We can only pray this is true.....


World power swings back to America

The American phoenix is slowly rising again. Within five years or so, the US will be well on its way to self-sufficiency in fuel and energy. Manufacturing will have closed the labour gap with China in a clutch of key industries. The current account might even be in surplus.

5:53PM BST 23 Oct 2011






Assumptions that the Great Republic must inevitably spiral into economic and strategic decline - so like the chatter of the late 1980s, when Japan was in vogue - will seem wildly off the mark by then.

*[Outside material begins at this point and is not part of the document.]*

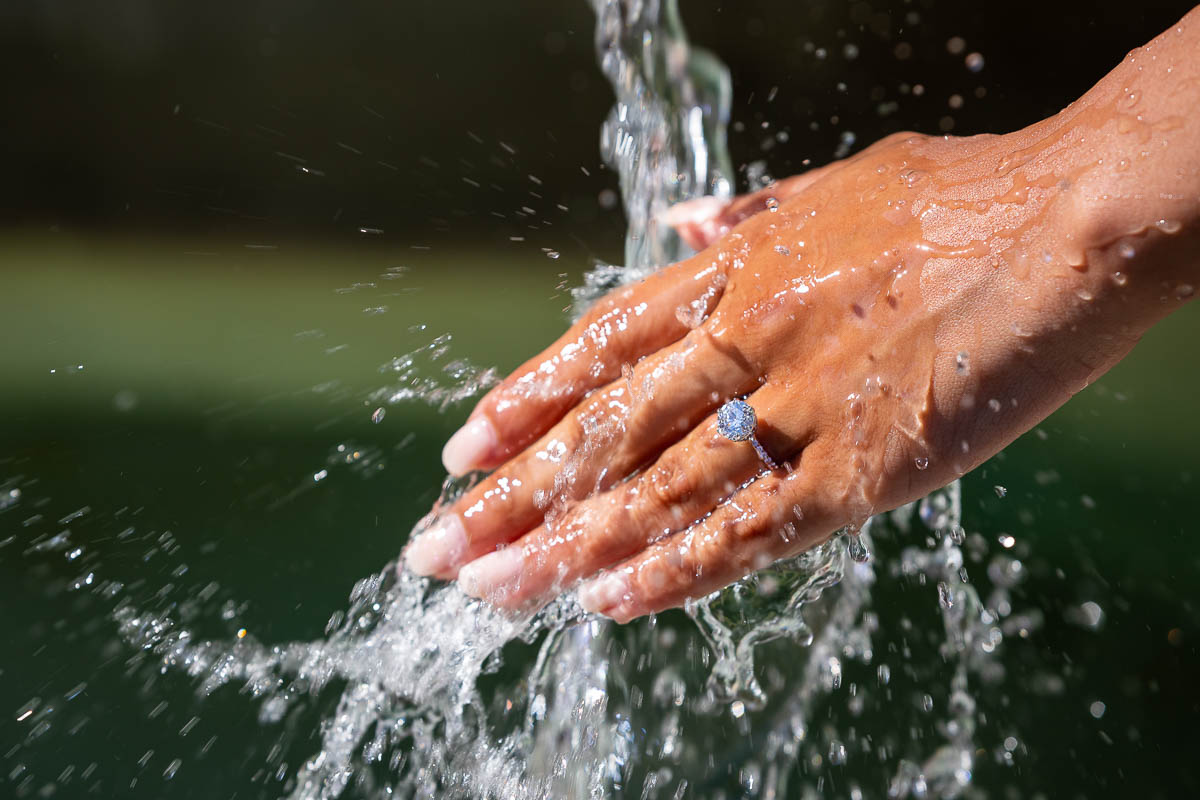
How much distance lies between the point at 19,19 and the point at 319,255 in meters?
0.94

The author goes on to explain:

  1. The U.S. has already increased it's supply of oil for its own consumption from 50% to 72% in the last 10 years.
    • "The implications of this shift are very large for geopolitics, energy security, historical military alliances and economic activity. As US reliance on the Middle East continues to drop, Europe is turning more dependent and will likely become more exposed to rent-seeking behaviour from oligopolistic players," said Mr [Francisco] Blanch [from Bank of America] .
  2. According to a recent Boston Consulting Group report
    • Chinese wage inflation running at 16pc a year for a decade has closed much of the cost gap. China is no longer the "default location" for cheap plants supplying the US
  3. The fed has "unintentionally" created inflation in China.
    • As Philadelphia Fed chief Sandra Pianalto said last week, US manufacturing is "very competitive" at the current dollar exchange rate. Whether intended or not, the Fed's zero rates and $2.3 trillion printing blitz have brought matters to an abrupt head for China
  4. Things are getting worse, not better in the EU.
    • The European Central Bank has since made matters worse (for Italy, Spain, Portugal, and France) by keeping rates above those of the US, UK, and Japan. That has been a deliberate policy choice. It let real M1 deposits in Italy contract at a 7pc annual rate over the summer. May it live with the consequences.
The bottom line is, we are likely to succeed where others have failed because when the playing field becomes more level, manufacturing will likely come back the U.S.  States like South Caroline, Alabama and Tennessee will become the lowest cost place to produce products (along with other factors like infrastructure and security).